#### Extracted records
================================

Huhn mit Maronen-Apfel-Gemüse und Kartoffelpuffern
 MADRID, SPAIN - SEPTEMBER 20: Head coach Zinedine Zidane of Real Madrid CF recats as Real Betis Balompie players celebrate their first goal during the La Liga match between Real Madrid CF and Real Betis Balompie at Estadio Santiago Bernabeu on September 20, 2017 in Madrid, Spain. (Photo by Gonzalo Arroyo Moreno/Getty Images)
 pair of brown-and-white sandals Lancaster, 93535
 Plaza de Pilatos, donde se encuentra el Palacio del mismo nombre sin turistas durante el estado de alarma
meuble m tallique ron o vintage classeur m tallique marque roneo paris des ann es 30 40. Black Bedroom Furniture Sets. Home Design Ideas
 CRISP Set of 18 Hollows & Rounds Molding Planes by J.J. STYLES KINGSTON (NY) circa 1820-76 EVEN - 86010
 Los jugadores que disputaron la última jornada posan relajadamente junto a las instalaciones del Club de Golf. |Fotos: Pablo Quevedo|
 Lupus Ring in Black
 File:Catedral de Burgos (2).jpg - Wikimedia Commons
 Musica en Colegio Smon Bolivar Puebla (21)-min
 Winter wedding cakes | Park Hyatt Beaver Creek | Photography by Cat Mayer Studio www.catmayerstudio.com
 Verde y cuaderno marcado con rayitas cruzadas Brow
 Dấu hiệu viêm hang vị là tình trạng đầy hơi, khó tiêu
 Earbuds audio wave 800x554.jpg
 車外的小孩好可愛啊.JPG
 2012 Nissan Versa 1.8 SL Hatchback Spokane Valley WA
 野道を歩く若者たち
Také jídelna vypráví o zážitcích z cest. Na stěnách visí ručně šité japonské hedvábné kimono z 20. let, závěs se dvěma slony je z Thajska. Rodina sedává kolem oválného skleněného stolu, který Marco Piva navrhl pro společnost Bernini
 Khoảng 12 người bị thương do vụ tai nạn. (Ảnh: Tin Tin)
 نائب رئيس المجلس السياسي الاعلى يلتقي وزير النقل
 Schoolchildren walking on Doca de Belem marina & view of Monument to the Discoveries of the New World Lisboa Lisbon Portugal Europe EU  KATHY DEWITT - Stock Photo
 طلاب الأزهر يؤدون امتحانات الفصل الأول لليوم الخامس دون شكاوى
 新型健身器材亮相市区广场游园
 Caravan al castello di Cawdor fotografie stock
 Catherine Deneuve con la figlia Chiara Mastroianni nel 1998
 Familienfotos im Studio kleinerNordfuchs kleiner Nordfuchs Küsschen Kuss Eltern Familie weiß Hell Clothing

================================

Every line from the one containing "Lupus Ring in Black" through the last line of the entries must be written out verbatim, and no other line.

#### Expected output
 Lupus Ring in Black
 File:Catedral de Burgos (2).jpg - Wikimedia Commons
 Musica en Colegio Smon Bolivar Puebla (21)-min
 Winter wedding cakes | Park Hyatt Beaver Creek | Photography by Cat Mayer Studio www.catmayerstudio.com
 Verde y cuaderno marcado con rayitas cruzadas Brow
 Dấu hiệu viêm hang vị là tình trạng đầy hơi, khó tiêu
 Earbuds audio wave 800x554.jpg
 車外的小孩好可愛啊.JPG
 2012 Nissan Versa 1.8 SL Hatchback Spokane Valley WA
 野道を歩く若者たち
Také jídelna vypráví o zážitcích z cest. Na stěnách visí ručně šité japonské hedvábné kimono z 20. let, závěs se dvěma slony je z Thajska. Rodina sedává kolem oválného skleněného stolu, který Marco Piva navrhl pro společnost Bernini
 Khoảng 12 người bị thương do vụ tai nạn. (Ảnh: Tin Tin)
 نائب رئيس المجلس السياسي الاعلى يلتقي وزير النقل
 Schoolchildren walking on Doca de Belem marina & view of Monument to the Discoveries of the New World Lisboa Lisbon Portugal Europe EU  KATHY DEWITT - Stock Photo
 طلاب الأزهر يؤدون امتحانات الفصل الأول لليوم الخامس دون شكاوى
 新型健身器材亮相市区广场游园
 Caravan al castello di Cawdor fotografie stock
 Catherine Deneuve con la figlia Chiara Mastroianni nel 1998
 Familienfotos im Studio kleinerNordfuchs kleiner Nordfuchs Küsschen Kuss Eltern Familie weiß Hell Clothing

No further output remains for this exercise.